Na Argentina, o otimismo em relação a Milei resultou numa expressiva valorização do mercado financeiro, que também fortaleceu o peso, reativou as operações de crédito imobiliário, dinamizou o mercado de imóveis e levou as vendas de automóveis a níveis históricos — efeitos concretos que beneficiam a população em geral. Essa dinâmica cria uma relação de reforço mútuo: eleitores animam investidores, e investidores reforçam a confiança dos eleitores.

O impacto das eleições sobre os mercados poderia ser ainda mais expressivo se mais argentinos investissem diretamente em ações. Atualmente, apenas 5% da população participa do mercado acionário, comparados a 55% dos norte-americanos, 33% dos britânicos e 13% dos espanhóis. Esse índice modesto está relacionado ao fato de que, segundo estimativas, os argentinos mantêm cerca de US$ 277 bilhões fora do sistema financeiro do país — uma consequência de décadas marcadas por políticas intervencionistas e elevada carga tributária. O governo Milei busca atrair investidores locais com medidas pró-mercado, mas ainda enfrenta desafios para conquistar sua confiança. O que poderia acontecer se mais argentinos passassem a investir?

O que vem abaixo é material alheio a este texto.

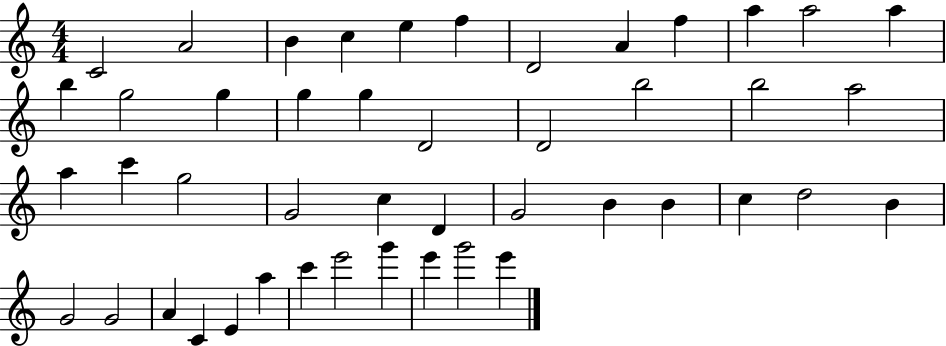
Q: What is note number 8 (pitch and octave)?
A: A4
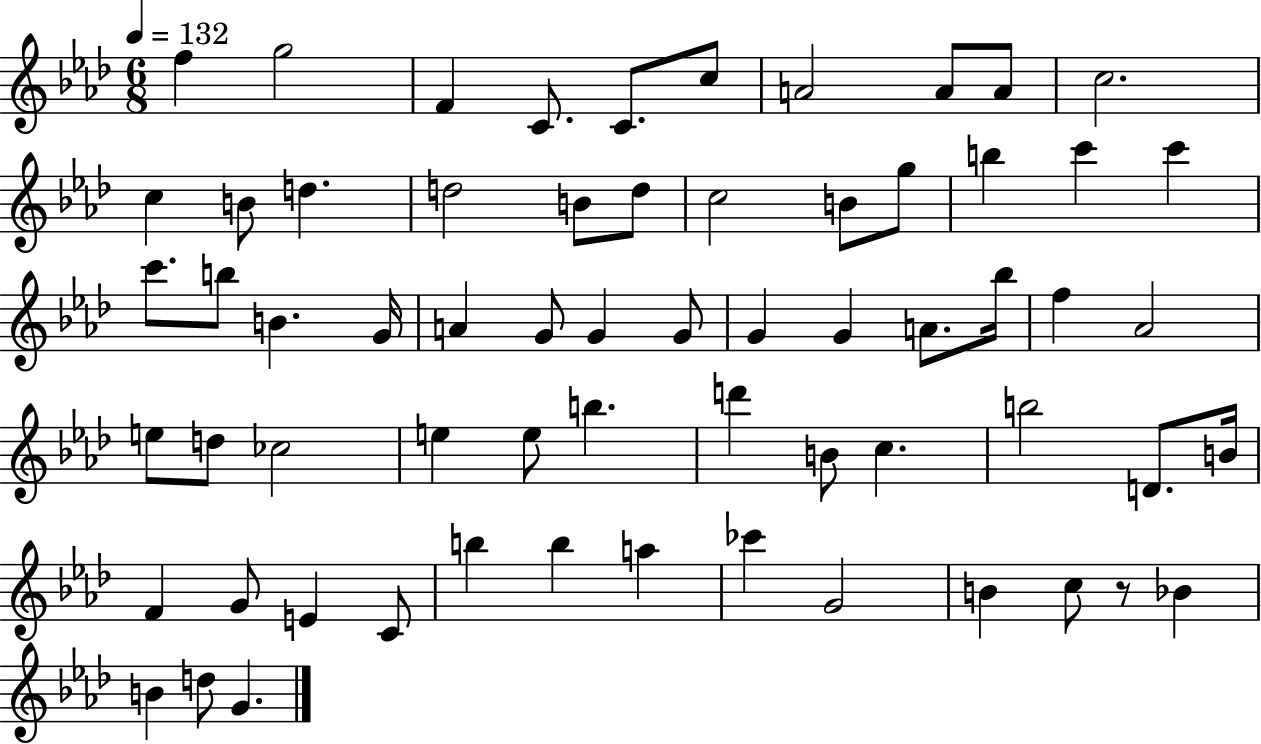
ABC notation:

X:1
T:Untitled
M:6/8
L:1/4
K:Ab
f g2 F C/2 C/2 c/2 A2 A/2 A/2 c2 c B/2 d d2 B/2 d/2 c2 B/2 g/2 b c' c' c'/2 b/2 B G/4 A G/2 G G/2 G G A/2 _b/4 f _A2 e/2 d/2 _c2 e e/2 b d' B/2 c b2 D/2 B/4 F G/2 E C/2 b b a _c' G2 B c/2 z/2 _B B d/2 G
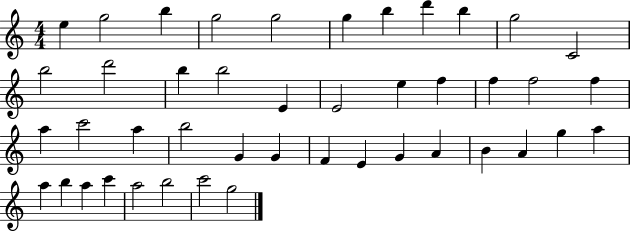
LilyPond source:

{
  \clef treble
  \numericTimeSignature
  \time 4/4
  \key c \major
  e''4 g''2 b''4 | g''2 g''2 | g''4 b''4 d'''4 b''4 | g''2 c'2 | \break b''2 d'''2 | b''4 b''2 e'4 | e'2 e''4 f''4 | f''4 f''2 f''4 | \break a''4 c'''2 a''4 | b''2 g'4 g'4 | f'4 e'4 g'4 a'4 | b'4 a'4 g''4 a''4 | \break a''4 b''4 a''4 c'''4 | a''2 b''2 | c'''2 g''2 | \bar "|."
}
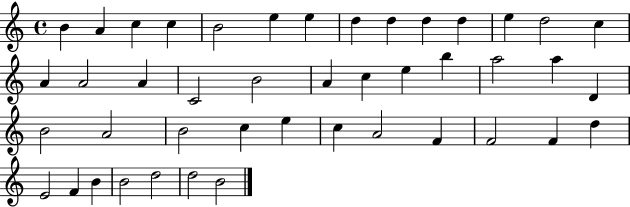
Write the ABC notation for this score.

X:1
T:Untitled
M:4/4
L:1/4
K:C
B A c c B2 e e d d d d e d2 c A A2 A C2 B2 A c e b a2 a D B2 A2 B2 c e c A2 F F2 F d E2 F B B2 d2 d2 B2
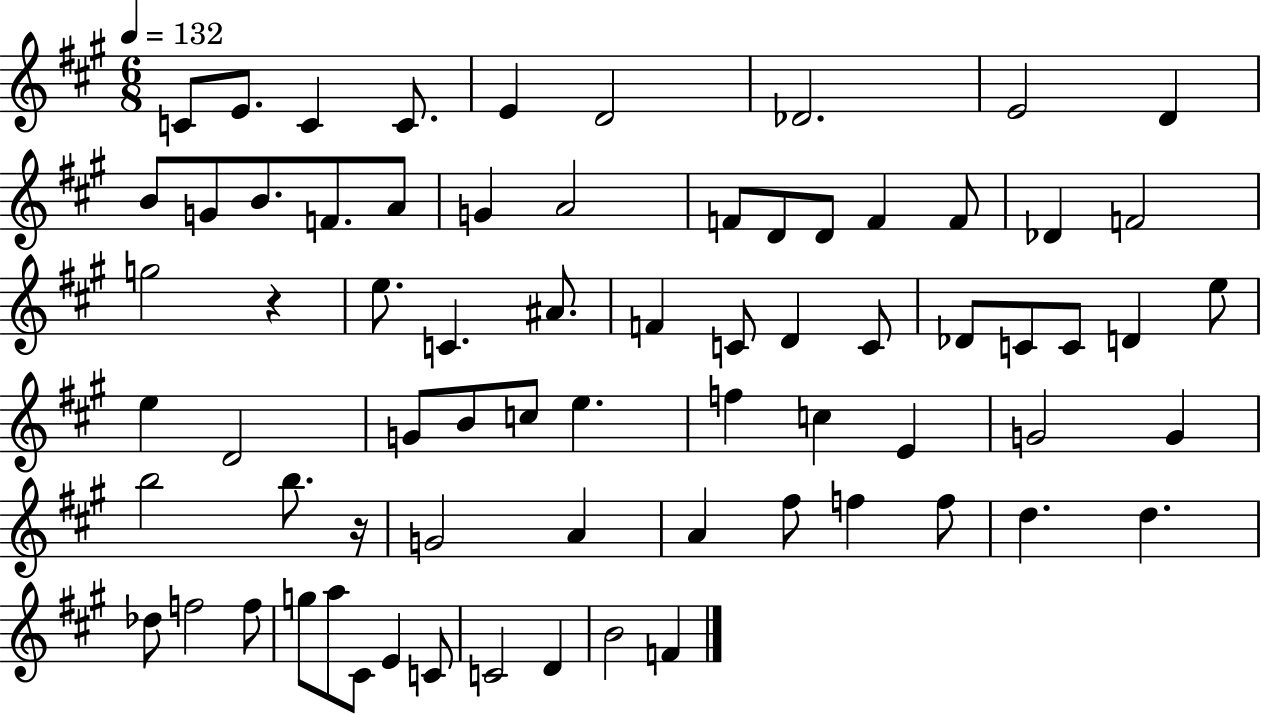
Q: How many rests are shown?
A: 2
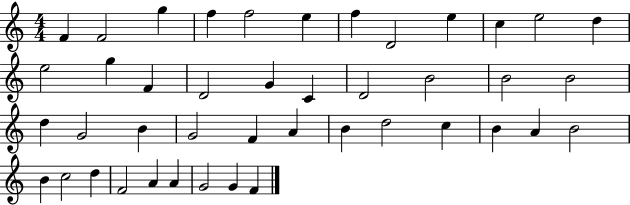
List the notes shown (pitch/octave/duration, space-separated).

F4/q F4/h G5/q F5/q F5/h E5/q F5/q D4/h E5/q C5/q E5/h D5/q E5/h G5/q F4/q D4/h G4/q C4/q D4/h B4/h B4/h B4/h D5/q G4/h B4/q G4/h F4/q A4/q B4/q D5/h C5/q B4/q A4/q B4/h B4/q C5/h D5/q F4/h A4/q A4/q G4/h G4/q F4/q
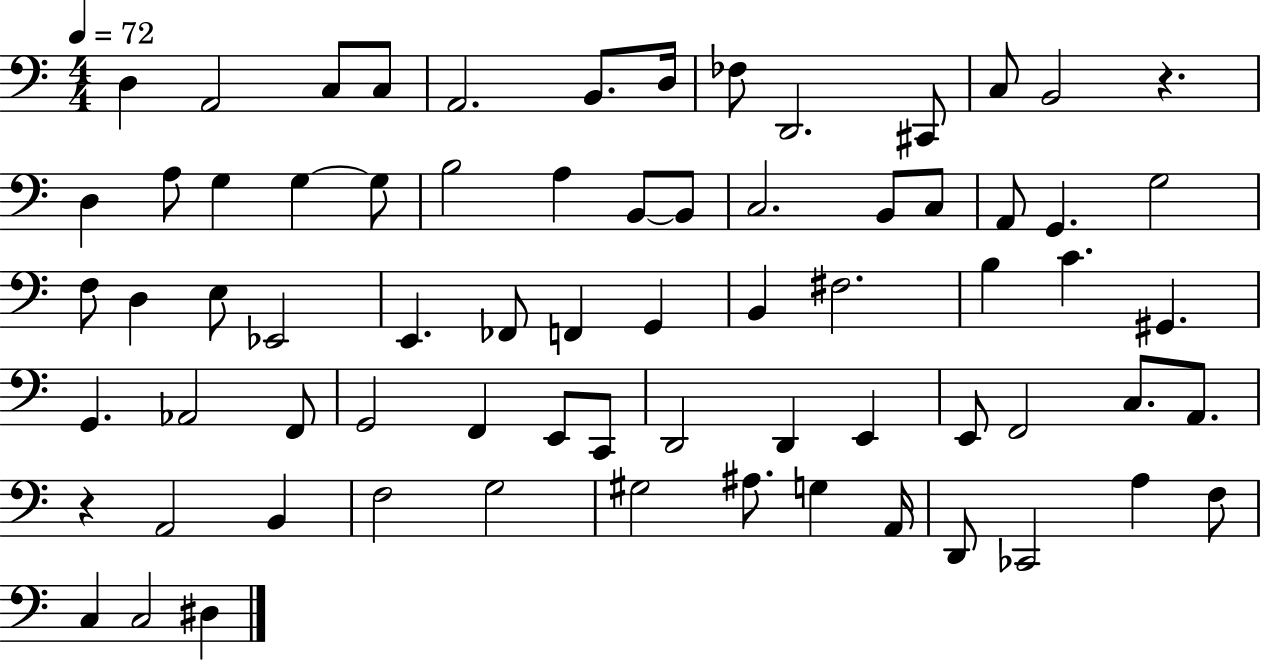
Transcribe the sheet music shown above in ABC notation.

Independentemente da origem dos investimentos, parece que, enquanto Javier Milei permanecer no poder, continuar perseguindo sua agenda libertária e for bem-sucedido na liberalização da economia, ele manterá o apoio dos investidores. Desde 2023, a Argentina ingressou em um círculo virtuoso: os eleitores escolhem políticas orientadas para a liberdade econômica; os investidores respondem positivamente, estimulando bons resultados; o otimismo se retroalimenta, e o governo Milei se beneficia politicamente, conseguindo avançar com reformas tipicamente impopulares, como o ajuste fiscal.

É claro que fatores internacionais podem ameaçar esse processo. A eventual escalada de uma guerra comercial liderada por Donald Trump, por exemplo, poderia empurrar o mundo para uma recessão, com consequências globais potencialmente devastadoras, afetando também a Argentina. Mas, ceteris paribus — expressão em latim que significa “mantidas as demais condições constantes” —, eleitores pró-mercado podem reforçar a confiança dos mercados, e o otimismo dos mercados pode, por sua vez, fortalecer a confiança dos eleitores.

Não é apenas o governo de Javier Milei, mas também os cidadãos que continuam a apoiá-lo, que estão pavimentando um novo caminho na Argentina — tanto nos mercados quanto nas urnas.

Marcos Falcone é mestre em Ciências Sociais pela Universidade de Chicago e bacharel em Ciência Política pela Universidade Torcuato Di Tella.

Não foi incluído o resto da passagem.